Even in this introduction, the cohesion between direction and script seems greater than what one expects from an interpretive artist. And the larger structure of the film only increases the surprising unity of the project. The plot kicks in when Leo and his less adventurous friend Mike (Peter Clark) decide to stage a fake knife fight outside a sports event, just for something to do. The film traces the consequences of this prank, as Leo throws fuel on the fire by spinning tall tales about Mike’s criminality from his hospital bed, and Mike spends a phantasmagorical night on the run from the police and under the protection of an older and more fully realized juvenile delinquent (Gary Holton).

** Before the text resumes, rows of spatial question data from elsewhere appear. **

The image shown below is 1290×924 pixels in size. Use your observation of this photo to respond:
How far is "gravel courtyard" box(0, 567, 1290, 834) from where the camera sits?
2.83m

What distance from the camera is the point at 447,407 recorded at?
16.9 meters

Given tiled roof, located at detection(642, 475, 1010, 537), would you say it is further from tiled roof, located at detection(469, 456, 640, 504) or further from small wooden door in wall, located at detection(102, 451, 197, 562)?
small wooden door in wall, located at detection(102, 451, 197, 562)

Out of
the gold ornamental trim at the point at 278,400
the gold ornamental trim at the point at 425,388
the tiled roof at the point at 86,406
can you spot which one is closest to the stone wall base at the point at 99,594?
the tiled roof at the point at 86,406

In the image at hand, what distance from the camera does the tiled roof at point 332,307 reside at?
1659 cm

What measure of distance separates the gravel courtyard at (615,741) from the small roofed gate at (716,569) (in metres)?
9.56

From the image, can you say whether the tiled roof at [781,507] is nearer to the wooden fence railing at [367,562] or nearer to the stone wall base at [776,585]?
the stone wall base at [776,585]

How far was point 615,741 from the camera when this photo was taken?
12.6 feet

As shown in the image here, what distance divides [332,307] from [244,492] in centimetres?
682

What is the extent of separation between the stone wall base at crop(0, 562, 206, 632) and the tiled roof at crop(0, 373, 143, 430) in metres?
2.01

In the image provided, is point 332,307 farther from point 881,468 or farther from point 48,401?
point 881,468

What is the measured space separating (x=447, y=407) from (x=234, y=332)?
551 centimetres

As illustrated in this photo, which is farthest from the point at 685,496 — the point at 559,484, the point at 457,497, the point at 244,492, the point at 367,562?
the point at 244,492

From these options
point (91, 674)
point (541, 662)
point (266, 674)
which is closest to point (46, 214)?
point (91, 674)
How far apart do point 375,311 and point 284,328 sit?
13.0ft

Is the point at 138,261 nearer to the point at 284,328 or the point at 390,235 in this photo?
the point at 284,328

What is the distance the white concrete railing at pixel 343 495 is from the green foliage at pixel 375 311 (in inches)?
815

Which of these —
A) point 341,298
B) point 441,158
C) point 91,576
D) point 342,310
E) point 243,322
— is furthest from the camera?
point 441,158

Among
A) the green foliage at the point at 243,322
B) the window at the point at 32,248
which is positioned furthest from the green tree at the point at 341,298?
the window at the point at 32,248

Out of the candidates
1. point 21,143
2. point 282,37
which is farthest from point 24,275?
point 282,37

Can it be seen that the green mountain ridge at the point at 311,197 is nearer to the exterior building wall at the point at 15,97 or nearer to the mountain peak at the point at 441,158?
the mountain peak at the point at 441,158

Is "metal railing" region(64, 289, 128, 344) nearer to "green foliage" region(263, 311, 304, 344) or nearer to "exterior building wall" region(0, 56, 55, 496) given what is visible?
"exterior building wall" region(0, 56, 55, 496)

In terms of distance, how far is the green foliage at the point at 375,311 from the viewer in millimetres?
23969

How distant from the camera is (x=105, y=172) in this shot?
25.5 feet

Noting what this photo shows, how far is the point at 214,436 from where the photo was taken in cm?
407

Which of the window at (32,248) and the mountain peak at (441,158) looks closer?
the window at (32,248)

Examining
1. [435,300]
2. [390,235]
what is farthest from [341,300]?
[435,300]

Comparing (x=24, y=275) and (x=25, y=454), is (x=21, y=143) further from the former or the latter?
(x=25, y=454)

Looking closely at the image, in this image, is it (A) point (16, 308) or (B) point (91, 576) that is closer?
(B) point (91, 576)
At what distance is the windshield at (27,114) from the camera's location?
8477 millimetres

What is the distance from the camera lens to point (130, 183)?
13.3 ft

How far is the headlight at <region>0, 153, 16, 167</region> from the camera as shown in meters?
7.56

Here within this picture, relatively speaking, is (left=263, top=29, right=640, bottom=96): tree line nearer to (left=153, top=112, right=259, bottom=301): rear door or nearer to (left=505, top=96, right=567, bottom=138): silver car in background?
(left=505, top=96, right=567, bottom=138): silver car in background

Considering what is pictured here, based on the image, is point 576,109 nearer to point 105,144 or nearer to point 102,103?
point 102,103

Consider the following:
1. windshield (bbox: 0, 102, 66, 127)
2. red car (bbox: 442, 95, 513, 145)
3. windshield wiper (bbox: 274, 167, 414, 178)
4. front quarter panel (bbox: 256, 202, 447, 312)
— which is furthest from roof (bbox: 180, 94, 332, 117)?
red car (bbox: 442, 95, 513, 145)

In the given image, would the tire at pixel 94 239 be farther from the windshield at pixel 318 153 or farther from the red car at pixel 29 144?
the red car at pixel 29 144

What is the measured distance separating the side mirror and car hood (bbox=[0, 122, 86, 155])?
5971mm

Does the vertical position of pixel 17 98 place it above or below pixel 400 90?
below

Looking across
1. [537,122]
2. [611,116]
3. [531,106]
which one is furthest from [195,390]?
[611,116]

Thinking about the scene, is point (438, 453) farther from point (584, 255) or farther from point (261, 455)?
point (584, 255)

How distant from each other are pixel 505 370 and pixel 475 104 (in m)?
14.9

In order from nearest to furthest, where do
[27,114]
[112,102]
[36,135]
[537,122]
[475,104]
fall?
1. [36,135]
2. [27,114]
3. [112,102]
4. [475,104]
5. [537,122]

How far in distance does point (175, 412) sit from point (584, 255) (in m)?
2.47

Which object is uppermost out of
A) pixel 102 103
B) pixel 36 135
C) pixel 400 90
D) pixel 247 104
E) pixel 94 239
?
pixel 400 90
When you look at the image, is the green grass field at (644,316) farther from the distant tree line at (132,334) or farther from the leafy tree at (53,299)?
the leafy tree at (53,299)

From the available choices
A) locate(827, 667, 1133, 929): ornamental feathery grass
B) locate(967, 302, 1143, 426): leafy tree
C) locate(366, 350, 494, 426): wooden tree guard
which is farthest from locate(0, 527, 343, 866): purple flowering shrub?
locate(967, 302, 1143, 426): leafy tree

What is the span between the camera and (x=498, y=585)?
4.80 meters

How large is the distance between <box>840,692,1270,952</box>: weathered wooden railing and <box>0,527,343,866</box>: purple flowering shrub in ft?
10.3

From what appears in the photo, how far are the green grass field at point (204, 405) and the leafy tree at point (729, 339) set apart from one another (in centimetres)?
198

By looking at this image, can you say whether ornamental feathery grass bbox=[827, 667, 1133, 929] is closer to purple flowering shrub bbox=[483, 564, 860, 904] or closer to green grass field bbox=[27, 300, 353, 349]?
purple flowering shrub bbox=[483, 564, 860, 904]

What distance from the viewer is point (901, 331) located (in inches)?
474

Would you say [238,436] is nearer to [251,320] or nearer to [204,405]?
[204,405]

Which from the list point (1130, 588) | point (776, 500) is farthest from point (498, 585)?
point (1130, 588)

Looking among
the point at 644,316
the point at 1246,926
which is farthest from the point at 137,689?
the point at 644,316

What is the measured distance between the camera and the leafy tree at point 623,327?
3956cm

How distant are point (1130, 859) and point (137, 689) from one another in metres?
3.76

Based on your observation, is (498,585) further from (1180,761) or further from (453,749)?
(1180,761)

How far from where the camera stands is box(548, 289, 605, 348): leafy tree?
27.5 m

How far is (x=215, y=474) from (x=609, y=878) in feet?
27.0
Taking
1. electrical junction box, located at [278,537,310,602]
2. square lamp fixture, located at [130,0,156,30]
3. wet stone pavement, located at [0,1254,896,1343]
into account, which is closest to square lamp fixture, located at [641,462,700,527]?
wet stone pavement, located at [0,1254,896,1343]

The true excitement of the film is that Frears and Poliakoff use the more mundane aspect of the theme - the inability of London underclass youth to identify or engage with the adult world - only as a jumping-off point, continually tipping the film toward metaphysics, toward the gap between consciousness and the world, toward the way that reality comes to resemble fiction in the absence of our involvement. Leo and Mike are protagonists without a cause; the filmmakers exploit this concept to make a reflexive film that not only finds its own story inconclusive, but also wonders how any story can be conclusive. As Leo’s elaborate and completely successful charade runs out of road, the young mastermind is overtaken by bitterness toward a society that lacks his nihilistic insight. He leads Mike on a final manic tour of the hospital, entering forbidden areas and destroying property without meeting resistance or obtaining satisfaction: the world is revealed to him as a cheap movie set that has lost its power to persuade. The policeman who represents, as well as anyone in the film can, the reality principle takes the brunt of Leo’s scorn: “You should have figured it out!” Leo screams at him in frustration. In the end, the hospital undergoes a mass evacuation - a delayed effect of one of Leo’s casual destructive acts that the audience has forgotten - and Frears stages this human disaster as a phenomenon internal to the boys’ minds, robbing it of visual and aural impact, and using the last of Menges’ amazing following shots to fade the crisis into the background as the boys wander away from the world and smoke a cigarette, lost in their own thoughts.